Data excerpts:
_ _ _

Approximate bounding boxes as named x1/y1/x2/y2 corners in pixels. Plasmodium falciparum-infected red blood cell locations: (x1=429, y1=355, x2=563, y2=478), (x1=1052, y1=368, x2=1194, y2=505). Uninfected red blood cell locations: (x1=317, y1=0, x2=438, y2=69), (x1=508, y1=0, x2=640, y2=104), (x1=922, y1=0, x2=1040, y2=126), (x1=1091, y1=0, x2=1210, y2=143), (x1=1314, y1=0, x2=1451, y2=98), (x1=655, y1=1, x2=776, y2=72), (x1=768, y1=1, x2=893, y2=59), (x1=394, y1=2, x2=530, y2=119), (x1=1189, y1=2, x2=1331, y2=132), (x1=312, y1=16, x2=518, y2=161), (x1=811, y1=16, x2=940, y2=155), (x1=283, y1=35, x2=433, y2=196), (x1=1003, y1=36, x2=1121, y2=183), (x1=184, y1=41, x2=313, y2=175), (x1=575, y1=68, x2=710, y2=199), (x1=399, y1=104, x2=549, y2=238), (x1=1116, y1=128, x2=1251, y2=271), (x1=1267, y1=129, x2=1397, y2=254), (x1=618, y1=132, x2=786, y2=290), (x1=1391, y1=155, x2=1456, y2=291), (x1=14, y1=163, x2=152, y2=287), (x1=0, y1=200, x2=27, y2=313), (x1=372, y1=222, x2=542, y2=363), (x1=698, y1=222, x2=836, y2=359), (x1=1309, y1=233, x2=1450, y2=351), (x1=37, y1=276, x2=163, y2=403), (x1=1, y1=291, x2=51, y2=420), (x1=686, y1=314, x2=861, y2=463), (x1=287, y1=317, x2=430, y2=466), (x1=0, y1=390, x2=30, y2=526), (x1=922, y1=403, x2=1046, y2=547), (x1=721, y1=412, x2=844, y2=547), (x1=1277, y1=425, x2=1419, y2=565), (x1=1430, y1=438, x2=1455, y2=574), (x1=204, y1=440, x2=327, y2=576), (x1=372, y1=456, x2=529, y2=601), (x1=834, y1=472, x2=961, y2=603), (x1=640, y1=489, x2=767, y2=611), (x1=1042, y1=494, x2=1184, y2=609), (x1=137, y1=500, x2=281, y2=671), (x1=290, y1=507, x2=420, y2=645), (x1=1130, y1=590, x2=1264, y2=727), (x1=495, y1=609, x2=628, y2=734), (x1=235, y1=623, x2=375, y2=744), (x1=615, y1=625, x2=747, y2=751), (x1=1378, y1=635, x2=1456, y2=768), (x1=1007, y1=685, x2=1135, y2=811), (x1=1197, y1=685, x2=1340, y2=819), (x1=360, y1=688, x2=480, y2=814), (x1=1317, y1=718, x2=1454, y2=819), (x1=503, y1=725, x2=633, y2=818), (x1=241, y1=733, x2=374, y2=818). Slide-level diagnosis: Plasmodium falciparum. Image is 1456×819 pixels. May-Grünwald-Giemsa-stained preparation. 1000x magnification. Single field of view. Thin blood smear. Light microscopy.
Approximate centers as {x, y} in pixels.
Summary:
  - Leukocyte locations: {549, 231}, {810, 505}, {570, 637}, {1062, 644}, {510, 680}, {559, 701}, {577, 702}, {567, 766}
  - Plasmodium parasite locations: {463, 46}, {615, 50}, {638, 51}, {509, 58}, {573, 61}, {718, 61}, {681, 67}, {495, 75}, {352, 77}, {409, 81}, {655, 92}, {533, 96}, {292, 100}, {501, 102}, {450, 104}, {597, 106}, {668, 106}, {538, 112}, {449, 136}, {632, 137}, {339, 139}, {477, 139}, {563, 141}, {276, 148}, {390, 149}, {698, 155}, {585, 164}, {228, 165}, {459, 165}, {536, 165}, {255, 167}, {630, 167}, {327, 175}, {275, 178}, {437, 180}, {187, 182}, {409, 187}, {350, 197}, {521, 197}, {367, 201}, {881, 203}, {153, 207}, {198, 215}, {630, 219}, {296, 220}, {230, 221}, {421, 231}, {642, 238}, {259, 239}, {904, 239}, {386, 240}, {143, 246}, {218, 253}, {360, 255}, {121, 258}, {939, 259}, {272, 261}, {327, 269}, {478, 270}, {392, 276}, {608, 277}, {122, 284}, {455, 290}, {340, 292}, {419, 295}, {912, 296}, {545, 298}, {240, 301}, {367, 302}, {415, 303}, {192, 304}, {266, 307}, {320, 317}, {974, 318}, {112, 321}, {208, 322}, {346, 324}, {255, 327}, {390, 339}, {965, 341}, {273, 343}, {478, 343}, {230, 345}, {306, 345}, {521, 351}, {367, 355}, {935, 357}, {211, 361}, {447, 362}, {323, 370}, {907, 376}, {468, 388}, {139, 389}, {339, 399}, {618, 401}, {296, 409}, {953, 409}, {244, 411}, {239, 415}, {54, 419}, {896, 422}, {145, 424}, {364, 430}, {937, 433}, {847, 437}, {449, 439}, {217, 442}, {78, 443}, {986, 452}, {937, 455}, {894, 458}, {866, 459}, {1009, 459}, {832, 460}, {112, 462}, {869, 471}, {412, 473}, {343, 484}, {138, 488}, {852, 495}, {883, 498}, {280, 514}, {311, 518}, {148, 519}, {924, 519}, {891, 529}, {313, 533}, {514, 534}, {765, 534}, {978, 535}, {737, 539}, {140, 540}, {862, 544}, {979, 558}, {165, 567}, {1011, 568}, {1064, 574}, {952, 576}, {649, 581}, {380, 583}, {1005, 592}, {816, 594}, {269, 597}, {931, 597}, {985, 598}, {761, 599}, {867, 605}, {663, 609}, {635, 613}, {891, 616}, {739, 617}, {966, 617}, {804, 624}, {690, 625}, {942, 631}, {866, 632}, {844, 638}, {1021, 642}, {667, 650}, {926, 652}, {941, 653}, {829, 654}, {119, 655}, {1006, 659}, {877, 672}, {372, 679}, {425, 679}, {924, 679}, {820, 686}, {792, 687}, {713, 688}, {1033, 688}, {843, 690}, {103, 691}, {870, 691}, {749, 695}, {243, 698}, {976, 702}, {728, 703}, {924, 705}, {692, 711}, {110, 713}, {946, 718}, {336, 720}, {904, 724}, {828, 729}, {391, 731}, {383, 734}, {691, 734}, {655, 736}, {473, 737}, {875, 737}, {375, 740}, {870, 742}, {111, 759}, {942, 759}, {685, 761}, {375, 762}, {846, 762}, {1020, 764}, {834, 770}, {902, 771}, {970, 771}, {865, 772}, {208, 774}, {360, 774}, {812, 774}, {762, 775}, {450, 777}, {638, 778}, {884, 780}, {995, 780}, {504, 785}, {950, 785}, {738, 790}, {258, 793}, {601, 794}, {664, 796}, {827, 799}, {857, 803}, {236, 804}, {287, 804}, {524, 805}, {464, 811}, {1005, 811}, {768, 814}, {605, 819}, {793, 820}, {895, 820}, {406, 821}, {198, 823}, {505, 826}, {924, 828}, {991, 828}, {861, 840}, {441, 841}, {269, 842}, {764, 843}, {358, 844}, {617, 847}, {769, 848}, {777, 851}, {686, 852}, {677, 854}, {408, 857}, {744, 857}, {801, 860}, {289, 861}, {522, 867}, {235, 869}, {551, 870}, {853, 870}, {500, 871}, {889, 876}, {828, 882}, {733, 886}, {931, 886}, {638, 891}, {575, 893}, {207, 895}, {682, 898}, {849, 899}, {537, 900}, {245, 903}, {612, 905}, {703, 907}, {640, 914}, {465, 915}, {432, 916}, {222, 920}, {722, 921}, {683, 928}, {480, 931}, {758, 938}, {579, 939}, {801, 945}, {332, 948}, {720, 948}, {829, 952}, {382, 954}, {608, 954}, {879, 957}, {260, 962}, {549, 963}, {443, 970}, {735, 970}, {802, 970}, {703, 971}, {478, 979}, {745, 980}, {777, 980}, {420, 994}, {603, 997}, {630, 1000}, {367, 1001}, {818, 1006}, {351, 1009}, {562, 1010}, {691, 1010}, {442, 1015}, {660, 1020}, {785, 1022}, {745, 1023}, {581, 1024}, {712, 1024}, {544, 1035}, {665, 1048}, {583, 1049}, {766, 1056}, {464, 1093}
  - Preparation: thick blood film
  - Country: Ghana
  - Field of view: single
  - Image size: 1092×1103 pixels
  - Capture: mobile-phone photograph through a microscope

_ _ _

• [Brief]: Write out, without alteration, the line that contains "- Field of view: single" and all subsequent lines down to the end of the data above.

• [Output of the exercise]:
  - Field of view: single
  - Image size: 1092×1103 pixels
  - Capture: mobile-phone photograph through a microscope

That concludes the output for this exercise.